This group doesn’t TELL God what He’s to do for them; they ask Him what He wants them to do for Him. Like Shadrach, Meshach and Abednego, they ask Him for His protection but leave the outcome to His discretion. This group doesn’t envy what they’re neighbour has, but rather they’re grateful that God has blessed them. This group doesn’t think it’s special, but rather is amazed that God might consider them worthy to serve Him. Moses’ response to God was “who am I?” David’s response to Saul re marrying his daughter was, “who am I?”

This group makes judgments based on their heart relationship with God (it talks it over with God and waits on Him), and not just on whether a person has done good or bad.

FEAR

This group has to face fear from the first group. Like the Pharisees who intimidated the parents of the man born blind in John 9, the first group uses its power to keep you in its group, and if you want to be in the second group you will have to face the fear of what the 1st group thinks.

This second group takes correction when it’s wrong, and doesn’t stand defiantly when it’s mis-judged for doing wrong when it didn’t. It takes its concerns to God; it doesn’t react with a mood.

Conclusion

  • If you love God you serve Him. If you love yourself you get God to serve you by being good.
  • If you love being important then you’re in the first group.
  • If you judge people based on right or wrong/ good & bad, you’re in the 1st group.
  • If you worry whether someone is doing it right or wrong, then you’re under the influence of the spirit of anti-christ.
  • If you disrespect or question your husband, father or pastor then you’re in the first group.
  • If you think you are good, then you are god, and you’ve taken the bait of self-importance from the spirit of anti-christ.
  • If you think you are special, then you’ve taken the bait of the spirit of anti-christ.
  • If you have a mood because it’s not working out the way you want then you are under the influence of the spirit of Satan. Holy Spirit does NOT react that way.
  • The real reason you’re in the first group is that you’re too arrogant/stubborn and too fearful to change.
  • Everyone’s born to be a somebody, but you won’t find God till you’re a nobody. 

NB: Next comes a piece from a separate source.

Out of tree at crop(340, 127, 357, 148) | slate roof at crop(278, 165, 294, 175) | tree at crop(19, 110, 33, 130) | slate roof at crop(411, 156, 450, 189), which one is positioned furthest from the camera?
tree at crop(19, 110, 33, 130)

You can change groups. In fact, it’s essential that you do. The first group will never find salvation no matter how much they learn about Christ; they’re the tares. Everyone is born in love with themselves; that’s the influence of Satan, but you have to wake up to yourself if you want to change groups. It just takes a revelation that you are the one who is acting and trapped in group one, and the courage to face your fears of what people might think, and swap groups.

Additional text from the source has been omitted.